The Hog1-mediated hypoxic response does not require the general stress response factors Msn2 and Msn4:

Previous studies have suggested that the Hog1 pathway interacts with the general stress response pathway (Martinez-Pastor et al. 1996; Gasch et al. 2000; Rep et al. 2000; Capaldi et al. 2008). The general stress response pathway is activated by a number of environmental changes, including osmotic shock, oxidative stress, heat shock, and nutritional starvation (Martinez-Pastor et al. 1996; Schmitt and McEntee 1996; Gorner et al. 1998). Upon any one of these events, the transcription factors Msn2/Msn4 are activated and induce a transcriptional response. We tested whether Msn2 and Msn4 are required for the hypoxic induction of PAU transcription and found that in msn2Δ, msn4Δ, and msn2Δmsn4Δ mutants the hypoxic induction of PAU transcription was normal (Figure 3C). Thus, the Hog1-mediated hypoxic response is independent of the general stress response.

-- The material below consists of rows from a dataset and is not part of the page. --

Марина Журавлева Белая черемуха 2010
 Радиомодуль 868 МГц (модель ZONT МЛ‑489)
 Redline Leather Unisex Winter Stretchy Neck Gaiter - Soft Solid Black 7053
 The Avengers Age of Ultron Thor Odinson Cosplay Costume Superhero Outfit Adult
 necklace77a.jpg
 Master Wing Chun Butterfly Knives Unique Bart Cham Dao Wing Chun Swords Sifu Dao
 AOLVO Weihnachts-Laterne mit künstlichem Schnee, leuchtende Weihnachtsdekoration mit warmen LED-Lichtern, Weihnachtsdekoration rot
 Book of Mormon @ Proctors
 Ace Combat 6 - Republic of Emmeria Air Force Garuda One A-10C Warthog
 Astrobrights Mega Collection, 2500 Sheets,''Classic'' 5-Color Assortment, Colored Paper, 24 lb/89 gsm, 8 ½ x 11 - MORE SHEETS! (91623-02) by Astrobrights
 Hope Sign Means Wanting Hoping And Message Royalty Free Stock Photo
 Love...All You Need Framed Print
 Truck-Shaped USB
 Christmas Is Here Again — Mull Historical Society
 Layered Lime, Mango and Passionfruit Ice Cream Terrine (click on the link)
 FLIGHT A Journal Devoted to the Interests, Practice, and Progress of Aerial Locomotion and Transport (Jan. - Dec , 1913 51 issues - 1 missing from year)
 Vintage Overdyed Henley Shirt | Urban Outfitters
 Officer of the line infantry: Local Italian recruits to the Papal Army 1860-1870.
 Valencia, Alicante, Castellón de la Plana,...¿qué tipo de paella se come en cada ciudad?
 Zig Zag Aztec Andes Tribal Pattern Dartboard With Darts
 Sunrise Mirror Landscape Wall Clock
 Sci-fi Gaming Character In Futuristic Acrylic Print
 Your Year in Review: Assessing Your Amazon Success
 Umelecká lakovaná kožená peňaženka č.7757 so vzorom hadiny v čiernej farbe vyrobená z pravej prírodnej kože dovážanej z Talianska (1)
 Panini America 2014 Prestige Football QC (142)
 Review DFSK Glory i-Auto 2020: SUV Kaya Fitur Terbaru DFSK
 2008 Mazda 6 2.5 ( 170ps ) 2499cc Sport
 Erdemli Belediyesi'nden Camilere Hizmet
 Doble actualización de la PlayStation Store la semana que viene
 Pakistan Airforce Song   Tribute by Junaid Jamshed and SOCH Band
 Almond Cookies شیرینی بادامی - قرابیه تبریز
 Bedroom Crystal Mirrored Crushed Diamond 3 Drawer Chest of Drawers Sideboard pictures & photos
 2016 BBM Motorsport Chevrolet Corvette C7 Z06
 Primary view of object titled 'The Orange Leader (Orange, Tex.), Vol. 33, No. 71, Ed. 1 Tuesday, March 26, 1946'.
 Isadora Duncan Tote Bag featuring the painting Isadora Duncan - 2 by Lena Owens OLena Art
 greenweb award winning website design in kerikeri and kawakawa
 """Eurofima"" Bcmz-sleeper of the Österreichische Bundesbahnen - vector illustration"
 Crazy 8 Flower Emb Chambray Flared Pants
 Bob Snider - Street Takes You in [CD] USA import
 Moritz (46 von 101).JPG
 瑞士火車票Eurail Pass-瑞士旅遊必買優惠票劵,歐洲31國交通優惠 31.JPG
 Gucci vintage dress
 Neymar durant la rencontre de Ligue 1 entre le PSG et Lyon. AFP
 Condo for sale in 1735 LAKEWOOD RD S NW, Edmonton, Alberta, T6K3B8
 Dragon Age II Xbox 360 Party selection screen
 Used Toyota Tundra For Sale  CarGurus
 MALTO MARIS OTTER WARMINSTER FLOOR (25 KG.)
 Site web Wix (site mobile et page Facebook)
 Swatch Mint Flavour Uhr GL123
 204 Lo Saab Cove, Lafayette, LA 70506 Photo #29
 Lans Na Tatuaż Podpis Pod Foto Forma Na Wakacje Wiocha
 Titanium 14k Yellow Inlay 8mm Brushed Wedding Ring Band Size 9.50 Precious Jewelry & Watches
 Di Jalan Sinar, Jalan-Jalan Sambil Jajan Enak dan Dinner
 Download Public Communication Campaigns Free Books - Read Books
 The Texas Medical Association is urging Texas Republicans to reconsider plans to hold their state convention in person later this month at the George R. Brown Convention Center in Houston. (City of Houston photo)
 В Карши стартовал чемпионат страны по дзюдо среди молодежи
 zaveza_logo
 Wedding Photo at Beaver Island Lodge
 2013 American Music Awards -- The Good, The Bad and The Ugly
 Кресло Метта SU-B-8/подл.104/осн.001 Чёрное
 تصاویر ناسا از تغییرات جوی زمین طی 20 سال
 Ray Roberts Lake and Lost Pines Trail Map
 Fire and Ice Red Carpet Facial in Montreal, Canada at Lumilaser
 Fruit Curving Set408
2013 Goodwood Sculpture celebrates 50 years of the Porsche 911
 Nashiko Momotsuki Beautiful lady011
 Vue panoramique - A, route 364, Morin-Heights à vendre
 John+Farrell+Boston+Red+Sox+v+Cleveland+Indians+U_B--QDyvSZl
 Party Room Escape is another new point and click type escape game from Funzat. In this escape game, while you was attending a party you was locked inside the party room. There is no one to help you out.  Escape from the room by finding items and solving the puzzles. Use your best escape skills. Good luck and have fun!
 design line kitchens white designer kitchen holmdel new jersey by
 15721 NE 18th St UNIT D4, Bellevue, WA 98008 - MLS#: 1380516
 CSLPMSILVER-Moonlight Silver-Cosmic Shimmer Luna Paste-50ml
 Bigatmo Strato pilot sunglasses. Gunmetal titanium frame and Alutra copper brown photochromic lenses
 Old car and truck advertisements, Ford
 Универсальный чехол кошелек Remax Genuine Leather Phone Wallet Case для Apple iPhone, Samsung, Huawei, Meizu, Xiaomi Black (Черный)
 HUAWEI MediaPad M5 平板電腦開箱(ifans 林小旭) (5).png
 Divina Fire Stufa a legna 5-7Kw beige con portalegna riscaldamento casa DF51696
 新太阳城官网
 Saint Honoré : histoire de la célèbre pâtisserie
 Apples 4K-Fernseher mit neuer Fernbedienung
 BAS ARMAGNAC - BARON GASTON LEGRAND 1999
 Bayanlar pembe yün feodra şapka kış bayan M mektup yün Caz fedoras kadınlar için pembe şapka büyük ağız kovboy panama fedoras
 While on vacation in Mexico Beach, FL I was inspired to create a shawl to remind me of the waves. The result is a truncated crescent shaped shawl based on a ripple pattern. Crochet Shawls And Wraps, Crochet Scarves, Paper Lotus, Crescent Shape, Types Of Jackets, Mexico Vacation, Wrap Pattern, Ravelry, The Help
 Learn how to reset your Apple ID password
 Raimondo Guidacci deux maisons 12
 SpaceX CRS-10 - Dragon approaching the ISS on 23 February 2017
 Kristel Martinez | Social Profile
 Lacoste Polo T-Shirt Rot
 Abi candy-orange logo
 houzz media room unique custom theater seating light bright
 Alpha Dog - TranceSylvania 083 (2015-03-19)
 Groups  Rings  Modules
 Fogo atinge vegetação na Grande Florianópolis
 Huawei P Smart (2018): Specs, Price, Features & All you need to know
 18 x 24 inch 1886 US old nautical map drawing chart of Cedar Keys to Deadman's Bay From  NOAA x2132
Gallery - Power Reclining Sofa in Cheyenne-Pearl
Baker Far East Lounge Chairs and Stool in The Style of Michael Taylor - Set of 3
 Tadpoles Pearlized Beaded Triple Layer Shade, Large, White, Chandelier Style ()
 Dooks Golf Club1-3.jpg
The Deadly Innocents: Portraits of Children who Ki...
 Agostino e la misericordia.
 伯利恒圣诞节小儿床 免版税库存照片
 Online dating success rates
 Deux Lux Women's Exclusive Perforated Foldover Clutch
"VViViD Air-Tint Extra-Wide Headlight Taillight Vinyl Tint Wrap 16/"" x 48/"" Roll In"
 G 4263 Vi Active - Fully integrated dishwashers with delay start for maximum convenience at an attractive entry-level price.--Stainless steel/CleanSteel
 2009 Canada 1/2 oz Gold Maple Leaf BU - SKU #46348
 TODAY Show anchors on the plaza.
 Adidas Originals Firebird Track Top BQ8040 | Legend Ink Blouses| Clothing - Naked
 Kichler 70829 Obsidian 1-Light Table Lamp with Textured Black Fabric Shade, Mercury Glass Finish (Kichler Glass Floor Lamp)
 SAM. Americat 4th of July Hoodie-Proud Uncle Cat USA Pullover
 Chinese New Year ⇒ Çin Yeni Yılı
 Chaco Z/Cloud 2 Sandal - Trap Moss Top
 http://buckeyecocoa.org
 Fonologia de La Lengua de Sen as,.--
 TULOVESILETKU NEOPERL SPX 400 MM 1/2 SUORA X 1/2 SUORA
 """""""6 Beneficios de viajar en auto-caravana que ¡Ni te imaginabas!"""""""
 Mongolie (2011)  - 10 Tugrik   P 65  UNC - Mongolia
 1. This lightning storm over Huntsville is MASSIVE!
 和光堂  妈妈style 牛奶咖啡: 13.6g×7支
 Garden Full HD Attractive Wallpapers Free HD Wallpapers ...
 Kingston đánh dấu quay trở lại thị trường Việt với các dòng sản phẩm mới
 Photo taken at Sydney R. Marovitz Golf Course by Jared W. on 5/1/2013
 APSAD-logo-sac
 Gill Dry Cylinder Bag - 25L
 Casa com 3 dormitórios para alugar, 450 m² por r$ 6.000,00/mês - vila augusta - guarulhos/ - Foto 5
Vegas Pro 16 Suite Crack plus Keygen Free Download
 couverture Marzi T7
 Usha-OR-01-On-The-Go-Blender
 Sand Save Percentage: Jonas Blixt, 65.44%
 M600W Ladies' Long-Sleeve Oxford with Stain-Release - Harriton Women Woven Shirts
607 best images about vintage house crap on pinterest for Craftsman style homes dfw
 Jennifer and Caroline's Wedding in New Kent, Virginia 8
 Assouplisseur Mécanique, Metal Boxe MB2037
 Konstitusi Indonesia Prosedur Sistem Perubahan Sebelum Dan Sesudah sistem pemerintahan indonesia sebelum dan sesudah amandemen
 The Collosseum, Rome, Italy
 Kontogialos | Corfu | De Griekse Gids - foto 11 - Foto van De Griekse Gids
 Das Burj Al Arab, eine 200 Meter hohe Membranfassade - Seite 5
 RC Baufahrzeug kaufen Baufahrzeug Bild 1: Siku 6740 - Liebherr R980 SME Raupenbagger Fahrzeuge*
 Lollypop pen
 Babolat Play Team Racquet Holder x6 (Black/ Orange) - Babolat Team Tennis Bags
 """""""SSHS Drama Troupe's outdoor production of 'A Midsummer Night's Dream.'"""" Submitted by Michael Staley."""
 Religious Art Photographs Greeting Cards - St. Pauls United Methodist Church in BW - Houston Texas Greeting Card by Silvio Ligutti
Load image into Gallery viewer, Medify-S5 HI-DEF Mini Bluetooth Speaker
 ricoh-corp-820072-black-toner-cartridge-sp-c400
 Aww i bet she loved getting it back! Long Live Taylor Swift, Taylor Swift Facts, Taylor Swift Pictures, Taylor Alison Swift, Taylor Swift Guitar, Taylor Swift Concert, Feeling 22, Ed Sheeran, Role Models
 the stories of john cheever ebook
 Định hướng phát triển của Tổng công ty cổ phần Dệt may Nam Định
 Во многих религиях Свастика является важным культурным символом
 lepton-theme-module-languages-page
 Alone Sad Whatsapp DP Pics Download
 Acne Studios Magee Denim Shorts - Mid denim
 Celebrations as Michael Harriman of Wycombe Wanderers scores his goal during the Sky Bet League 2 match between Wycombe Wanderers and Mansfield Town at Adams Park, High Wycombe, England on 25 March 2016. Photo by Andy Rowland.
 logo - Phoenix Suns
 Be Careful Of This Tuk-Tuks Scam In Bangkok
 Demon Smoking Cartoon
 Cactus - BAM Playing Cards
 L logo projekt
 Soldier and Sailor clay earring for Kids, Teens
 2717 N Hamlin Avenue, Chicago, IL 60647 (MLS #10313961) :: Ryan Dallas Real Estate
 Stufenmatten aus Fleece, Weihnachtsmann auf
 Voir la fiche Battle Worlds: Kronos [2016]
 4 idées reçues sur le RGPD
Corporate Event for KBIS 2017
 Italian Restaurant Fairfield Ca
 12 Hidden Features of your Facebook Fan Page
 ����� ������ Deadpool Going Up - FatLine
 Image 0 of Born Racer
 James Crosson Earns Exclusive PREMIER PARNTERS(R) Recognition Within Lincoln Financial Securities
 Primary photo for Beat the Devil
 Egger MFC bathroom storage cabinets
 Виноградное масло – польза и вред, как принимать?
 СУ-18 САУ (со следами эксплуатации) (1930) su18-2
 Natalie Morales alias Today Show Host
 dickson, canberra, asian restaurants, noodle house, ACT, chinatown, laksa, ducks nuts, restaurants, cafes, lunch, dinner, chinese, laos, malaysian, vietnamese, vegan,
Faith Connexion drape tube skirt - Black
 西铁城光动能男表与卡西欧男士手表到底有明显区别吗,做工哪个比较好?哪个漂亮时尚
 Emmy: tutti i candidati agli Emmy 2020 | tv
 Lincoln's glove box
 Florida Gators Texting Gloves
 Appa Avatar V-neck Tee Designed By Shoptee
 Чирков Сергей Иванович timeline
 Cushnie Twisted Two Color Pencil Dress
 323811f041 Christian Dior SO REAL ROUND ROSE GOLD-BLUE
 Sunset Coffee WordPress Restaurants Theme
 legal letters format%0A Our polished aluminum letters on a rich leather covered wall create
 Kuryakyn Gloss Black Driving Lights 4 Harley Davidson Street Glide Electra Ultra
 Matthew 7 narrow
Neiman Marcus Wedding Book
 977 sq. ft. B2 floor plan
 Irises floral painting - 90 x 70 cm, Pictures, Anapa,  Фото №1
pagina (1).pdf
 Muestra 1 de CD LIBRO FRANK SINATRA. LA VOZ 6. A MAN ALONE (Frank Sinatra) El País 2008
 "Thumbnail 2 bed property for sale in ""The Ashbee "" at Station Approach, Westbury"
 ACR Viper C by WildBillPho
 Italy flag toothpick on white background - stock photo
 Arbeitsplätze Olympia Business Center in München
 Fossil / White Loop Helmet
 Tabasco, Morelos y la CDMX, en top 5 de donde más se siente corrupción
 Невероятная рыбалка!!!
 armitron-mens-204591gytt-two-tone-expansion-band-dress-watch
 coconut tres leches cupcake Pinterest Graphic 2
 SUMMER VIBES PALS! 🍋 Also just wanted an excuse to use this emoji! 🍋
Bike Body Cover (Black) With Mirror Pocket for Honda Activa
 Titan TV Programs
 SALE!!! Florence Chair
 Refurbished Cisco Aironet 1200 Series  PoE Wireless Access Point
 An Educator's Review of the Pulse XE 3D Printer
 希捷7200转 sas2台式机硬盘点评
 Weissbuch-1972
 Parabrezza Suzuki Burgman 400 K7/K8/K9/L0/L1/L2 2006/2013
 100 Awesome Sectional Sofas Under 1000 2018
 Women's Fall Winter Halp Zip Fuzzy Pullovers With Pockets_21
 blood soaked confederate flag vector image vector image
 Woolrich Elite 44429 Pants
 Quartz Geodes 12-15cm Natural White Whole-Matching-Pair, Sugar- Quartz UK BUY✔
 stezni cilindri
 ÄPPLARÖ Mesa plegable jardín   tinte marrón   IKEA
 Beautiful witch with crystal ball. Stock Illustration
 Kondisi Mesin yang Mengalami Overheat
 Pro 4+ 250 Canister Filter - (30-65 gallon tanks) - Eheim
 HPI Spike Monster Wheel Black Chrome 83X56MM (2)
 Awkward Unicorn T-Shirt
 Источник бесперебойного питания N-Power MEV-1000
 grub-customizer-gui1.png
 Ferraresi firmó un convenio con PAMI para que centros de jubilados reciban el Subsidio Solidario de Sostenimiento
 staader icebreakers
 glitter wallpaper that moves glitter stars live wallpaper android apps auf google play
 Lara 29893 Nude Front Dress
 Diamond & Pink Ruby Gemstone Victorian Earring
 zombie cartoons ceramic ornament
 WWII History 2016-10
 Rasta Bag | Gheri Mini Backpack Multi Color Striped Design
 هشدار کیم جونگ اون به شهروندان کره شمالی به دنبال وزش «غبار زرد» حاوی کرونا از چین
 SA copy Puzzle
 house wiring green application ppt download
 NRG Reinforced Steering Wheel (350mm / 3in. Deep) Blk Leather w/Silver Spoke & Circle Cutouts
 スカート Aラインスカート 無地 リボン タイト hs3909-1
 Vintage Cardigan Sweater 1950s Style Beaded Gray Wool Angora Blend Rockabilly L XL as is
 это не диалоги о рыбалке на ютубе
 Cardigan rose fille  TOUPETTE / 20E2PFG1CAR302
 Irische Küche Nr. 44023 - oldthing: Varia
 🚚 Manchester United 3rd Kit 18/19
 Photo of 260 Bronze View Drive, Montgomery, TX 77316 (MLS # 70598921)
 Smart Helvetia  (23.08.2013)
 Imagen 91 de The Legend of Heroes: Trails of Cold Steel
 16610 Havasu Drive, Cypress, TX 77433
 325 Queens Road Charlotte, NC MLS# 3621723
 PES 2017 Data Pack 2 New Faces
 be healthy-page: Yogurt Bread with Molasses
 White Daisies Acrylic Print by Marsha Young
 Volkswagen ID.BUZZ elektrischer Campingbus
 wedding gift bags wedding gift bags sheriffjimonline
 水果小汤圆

The ER-membrane protein, Mga2, is required for PAU induction:

The transcription factor Mga2 has been previously shown to be required for the hypoxic induction of the OLE1 gene (Zhang et al. 1999; Jiang et al. 2001, 2002). Additional experiments have shown that Mga2 is normally associated with the endoplasmic reticulum, but can be activated by ubiquitin-dependent proteolysis, under a set of conditions that includes low levels of unsaturated fatty acids (UFAs) and hypoxia (Hoppe et al. 2000; Jiang et al. 2002). UFA biosynthesis, like that of heme and sterols, is dependent on oxygen and is therefore impaired in hypoxic cells. We wanted to test whether the Mga2 pathway plays a role in hypoxic induction of PAU genes. Indeed, we have found that in an mga2Δ mutant, PAU induction is defective, equivalent to the defect in a hog1Δ mutant (Figure 3D). As MGA2 is partially redundant with the SPT23 gene, we also tested an spt23Δ mutant, but found that it did not impair PAU induction (Figure 3D). These results are similar to induction of OLE1, which requires Mga2 but not Spt23 (Jiang et al. 2001).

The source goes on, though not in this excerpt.